◆ **WRITTEN PROBLEM**: According to the insider trading policy excerpt, how far in advance must someone contact the Trading Administrator for approval to trade during a Blackout Period?

◆ **SUPPLIED TEXT**:
# # #

Under certain very limited circumstances, a person subject to this restriction may be permitted to trade during a Blackout Period, but only if the Trading Administrator concludes that the person does not in fact possess material nonpublic information. Persons wishing to trade during a Blackout Period must contact the Trading Administrator for approval at least three (3) business days in advance of any proposed transaction involving Company Securities.

Event-Specific Trading Restriction Periods. From time to time, an event may occur that is material to the Company and is known by only a few directors, officers, /or employees of the Company (or by any other person subject to this Policy). So long as the event remains material and nonpublic, the persons designated by the Trading Administrator may not trade Company Securities. In addition, the Company’s financial results may be sufficiently material in a particular fiscal quarter that, in the judgment of the Trading Administrator, designated persons should refrain from trading in Company Securities even sooner than the typical Blackout Period described above. In that situation, the Trading Administrator may notify these persons that they should not trade in the Company’s Securities, without disclosing the reason for the restriction. The existence of an event-specific trading restriction period or extension of a Blackout Period will not be announced to the Company as a whole, and should not be communicated to any other person. Even if the Trading Administrator has not designated you as a person who should not trade due to an event- specific restriction, you should not trade while aware of material nonpublic information. Exceptions will not be granted during an event-specific trading restriction period.

Exceptions. The quarterly trading restrictions and event-driven trading restrictions do not apply to those transactions to which this Policy does not apply, as described above under the headings “Transactions Under Company Plans” and “Transactions Not Involving a Purchase or Sale.” Further, the requirement for pre-clearance, the quarterly trading restrictions and event-driven trading restrictions do not apply to transactions conducted pursuant to pre-cleared 10b5-1 Plans, described under the heading “Rule 10b5-1 Plans.”

# # #

◆ **DATA SECTION**:

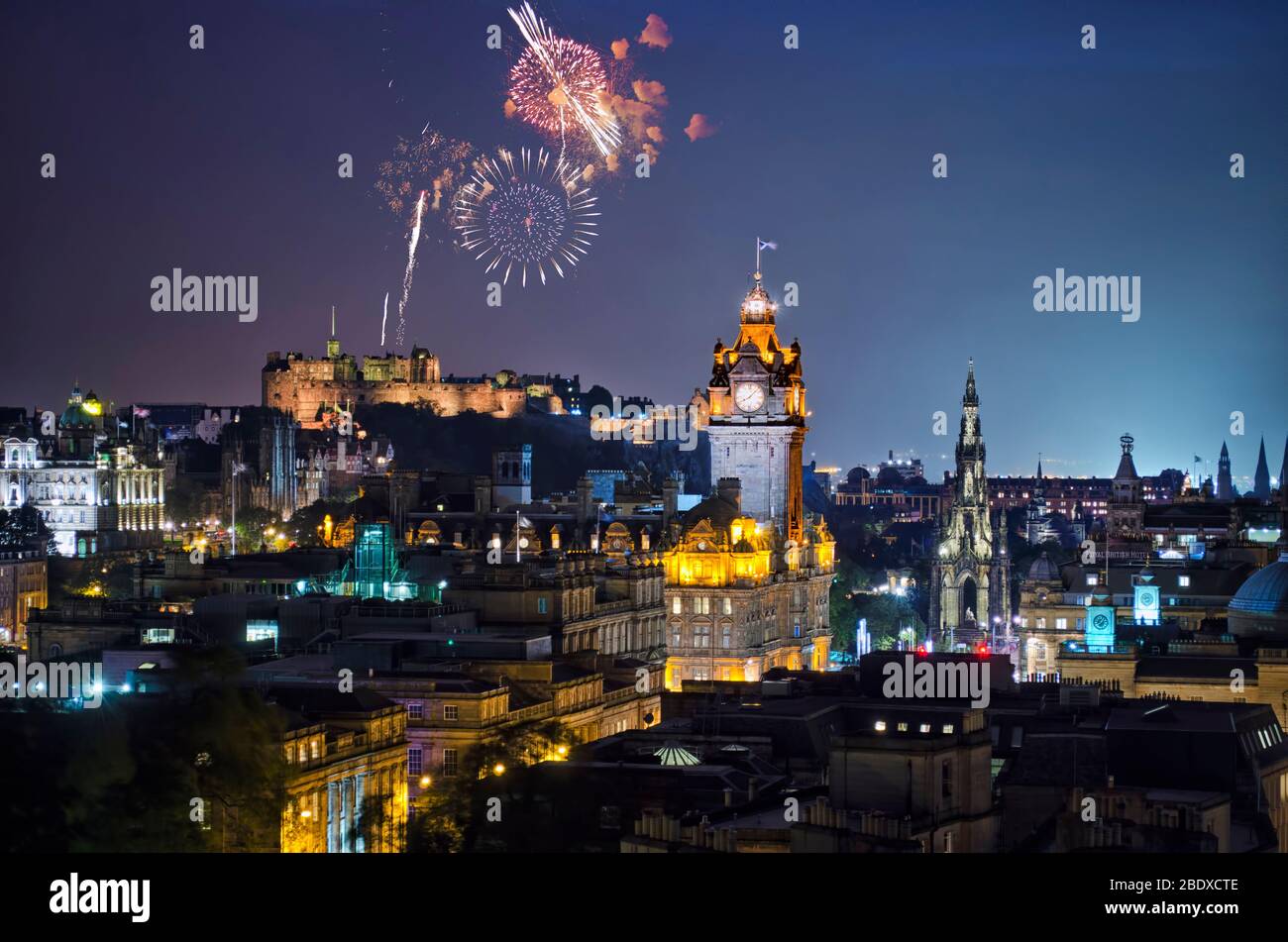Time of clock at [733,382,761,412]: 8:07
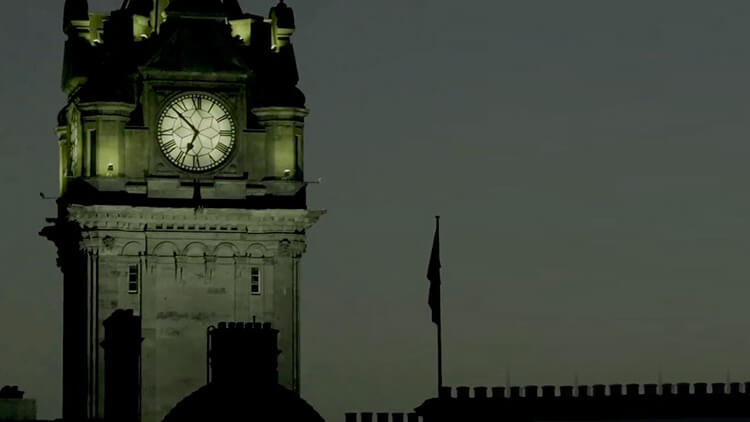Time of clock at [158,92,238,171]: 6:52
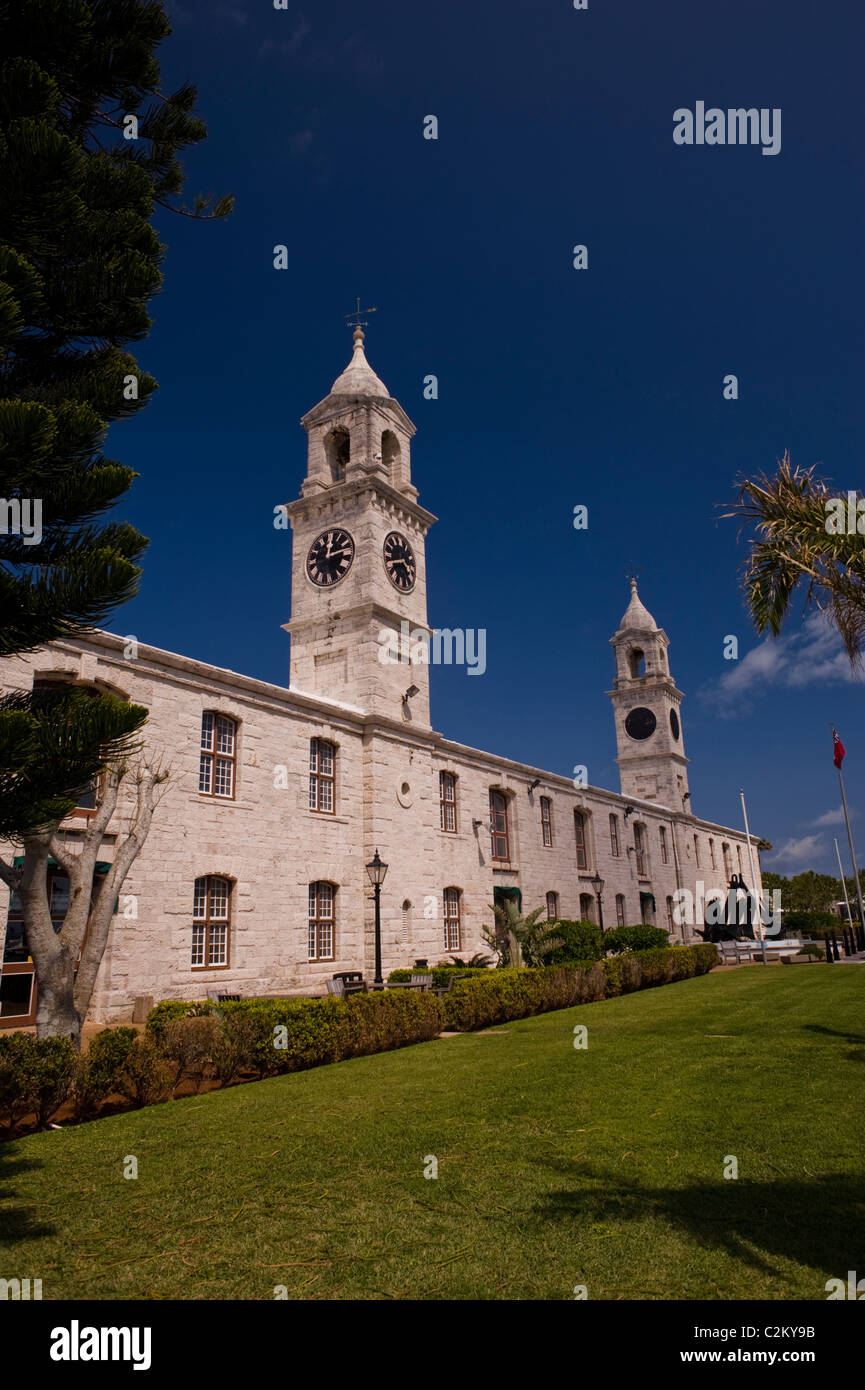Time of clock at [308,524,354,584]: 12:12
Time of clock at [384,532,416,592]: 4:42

# # #

◆ **SOLUTION FOR THIS EXERCISE**: At least three business days before the proposed transaction.